Aber was war mit Katie?
Katie war als Einzige von ihnen nicht auf der Party gewesen, schoss es Julia durch den Kopf. Sie hatte genug Gelegenheit gehabt, sich mit Angela zu verabreden – ihr vielleicht anzubieten, sie auf die Party zu bringen.
Und dort oben am Hochuferweg waren die beiden dann allein gewesen …
Noch etwas fiel ihr ein. Die Sache mit der Lichtung. Warum war Katie Julia gefolgt? War das nicht auch verdächtig gewesen?

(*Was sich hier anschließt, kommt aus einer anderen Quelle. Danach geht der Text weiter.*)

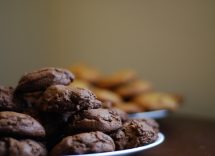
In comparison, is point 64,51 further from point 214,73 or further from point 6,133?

Unsinn! Du fängst an zu fantasieren, rief sie sich selbst zur Ordnung. Wenn es überhaupt Mord war – hätte es jeder sein können. Auf das College gingen schließlich über dreihundert Studenten.
Und trotzdem … Ein Motiv war ein Motiv.
Ihr Herz schien mit ihrem ganzen Körper verkabelt zu sein. Zumindest spürte Julia, wie es überall in ihrem Körper schlug. Sie musste dringend mit jemandem sprechen, der ihre Geschichte kannte!
»Ich würde zehn Prozent meiner Gehirnzellen dafür geben, wenn ich wüsste, woran du gerade denkst.«
Julia schrie erschrocken auf. Es war Chris, der plötzlich in ihrem Blickfeld auftauchte. »Ich wollte gerade zu dir hochkommen«, sagte er und lachte.